La situation de Starmer sera probablement si désastreuse après les élections locales qu'il devra probablement ramper devant Rayner. Et le prix de Rayner – Mahmood – n'est pas une surprise pour ceux qui ont suivi les malheurs du Labour. Rayner critique Mahmood depuis des mois, en particulier ses réformes migratoires. Il s’agit notamment de doubler la durée pendant laquelle un migrant devrait travailler au Royaume-Uni avant de pouvoir exercer son droit au séjour (et à partir de ce moment de devenir éligible aux prestations) et de supprimer la protection permanente des réfugiés. Comme pour montrer à quel point Rayner s’est éloigné de la classe ouvrière, elle a qualifié les projets de « non britanniques ».
Ce sera un dilemme pour Starmer, puisque Mahmood est désormais l’un de ses ministres les plus connus et les plus populaires. Elle vient de l'aile Blue Labour du parti et est économiquement de gauche mais forte en matière d'ordre public et de patriotisme – ce qui la rapproche beaucoup plus des valeurs du public britannique que Rayner et la gauche travailliste.
Un autre point de vue est que Mahmood répond à la menace de Reform UK, tandis que Rayner a tourné son attention vers les Verts et la menace du flanc gauche du Labour. Starmer, qui se bat pour des principes même dans le meilleur des cas, est donc dans une impasse – d'autant plus que son ancien Svengali, Morgan McSweeney, n'est pas là pour lui dire quoi faire.
Il est clair que Rayner et Mahmood sont désormais les géants politiques du Parti travailliste. Ils se battent non seulement pour la première place et l’influence au sein du parti, mais aussi pour ce qu’il représente.
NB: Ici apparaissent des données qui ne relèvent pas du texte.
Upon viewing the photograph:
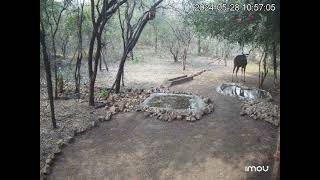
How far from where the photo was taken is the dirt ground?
12.6 feet

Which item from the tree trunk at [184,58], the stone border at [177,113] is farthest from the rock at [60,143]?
the tree trunk at [184,58]

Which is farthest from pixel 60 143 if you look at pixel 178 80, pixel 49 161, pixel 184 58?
pixel 184 58

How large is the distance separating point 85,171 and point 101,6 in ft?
7.75

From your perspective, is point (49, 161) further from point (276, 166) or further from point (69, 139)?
point (276, 166)

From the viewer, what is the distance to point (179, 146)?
159 inches

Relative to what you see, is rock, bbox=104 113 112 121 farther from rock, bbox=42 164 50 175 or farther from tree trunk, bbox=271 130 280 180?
tree trunk, bbox=271 130 280 180

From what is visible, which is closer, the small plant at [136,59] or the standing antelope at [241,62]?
the standing antelope at [241,62]

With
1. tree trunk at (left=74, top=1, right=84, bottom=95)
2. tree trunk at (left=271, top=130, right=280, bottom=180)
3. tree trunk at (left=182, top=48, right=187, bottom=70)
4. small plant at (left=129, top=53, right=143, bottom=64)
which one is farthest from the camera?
tree trunk at (left=74, top=1, right=84, bottom=95)

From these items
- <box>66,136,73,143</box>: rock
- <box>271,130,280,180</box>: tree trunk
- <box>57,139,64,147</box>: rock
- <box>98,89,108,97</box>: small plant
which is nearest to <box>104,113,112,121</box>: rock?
<box>98,89,108,97</box>: small plant

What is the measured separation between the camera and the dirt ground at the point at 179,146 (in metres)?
3.84

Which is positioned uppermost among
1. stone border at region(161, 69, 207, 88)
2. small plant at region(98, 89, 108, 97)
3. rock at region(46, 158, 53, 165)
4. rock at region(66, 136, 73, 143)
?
stone border at region(161, 69, 207, 88)

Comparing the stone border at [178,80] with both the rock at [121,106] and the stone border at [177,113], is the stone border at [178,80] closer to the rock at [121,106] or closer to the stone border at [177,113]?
the stone border at [177,113]
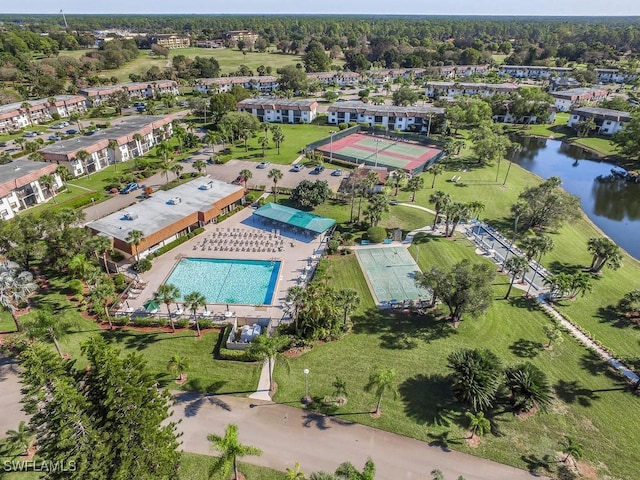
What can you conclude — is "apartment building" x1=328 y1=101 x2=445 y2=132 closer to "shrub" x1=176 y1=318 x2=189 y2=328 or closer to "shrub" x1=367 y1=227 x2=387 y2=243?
"shrub" x1=367 y1=227 x2=387 y2=243

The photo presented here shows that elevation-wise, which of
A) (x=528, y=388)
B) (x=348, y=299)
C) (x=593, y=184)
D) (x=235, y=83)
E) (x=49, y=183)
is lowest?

D’une certaine manière, il est positif que deux femmes se présentent dans un parti politique qui a traditionnellement laissé les femmes de côté. Mais la dure vérité est qu’aucune de ces femmes ne peut sauver la peau de Starmer ou du Parti travailliste. L’influence de Mahmood pourrait potentiellement stopper une partie du déclin de Starmer, mais elle ne suffirait pas à elle seule à sauver son gouvernement.
Rayner serait pire. Il ne bénéficie pas d’autant de soutien de la part de la classe ouvrière que le croient les travaillistes. Si l'on en croit les résultats prévus des élections locales, elle est de toute façon en sursis en tant que députée. Les temps ont changé – tant pour le parti travailliste que pour Angela Rayner.
Lisa McKenzie est un universitaire de la classe ouvrière.